3D printing in concrete is an extremely recent innovation and there are very few examples of its practical application worldwide. The structure planned for Teuge will be unique in every respect: never before have rounded elements been printed out in concrete. As architect Pim van Wylick of The Form Foundation explains, ‘De Vergaderfabriek will comprise a multifunctional, circular area which breaks from the tradition of orthogonal – rectangular – design. It will be a truly three-dimensional building notable for its complex but flowing form, and one which would be difficult or even impossible to create using traditional construction methods.”
The completion of the preliminary design marked the culmination of a period of intensive collaboration during which the partners held a number of multidisciplinary ‘scrum’ sessions. Experts in diverse fields discussed the new processes and production methods that will be required, identifying the relevant risks and eventually integrating their findings to form a holistic design. “Most of the main structure of the building will be 3D printed in concrete,” Pim van Wylick explains. “The advantage is that the extremely complex design can be realized in a very short period and with great accuracy. The material requirement will be lower since we will only print the concrete where it is actually needed. Sections of the roof will be pre-fabricated by robots, which means that much of the building can be produced directly from the digital (computer) model. The hybrid structure comprises unique elements which can be produced by automated technology and assembled on site. In this respect, the building is a showcase not only for 3D printing, but for a holistic approach and an automated design-and-construction process in which all disciplines, project phases and responsibilities are seamlessly interwoven.”
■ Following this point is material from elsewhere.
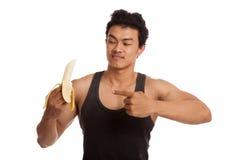 Muscular Asian man point to peeled  banana Stock Photos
De Vergaderfabriek is the brainchild of De Slaapfabriek in Teuge and the startup Centre4moods. Compared to traditional construction methods, 3D printing will reduce CO2 emissions by 40% and waste flows by some 75%. As a result, the building will be entirely carbon neutral. Moreover, De Slaapfabriek is to introduce an entirely new concept for meetings and training sessions based on ‘total immersion’. The iconic and sustainable building will have huge video screens covering entire walls, combined with surround sound, smells and interactive sensors to support virtual reality experiences. A building that really makes a difference!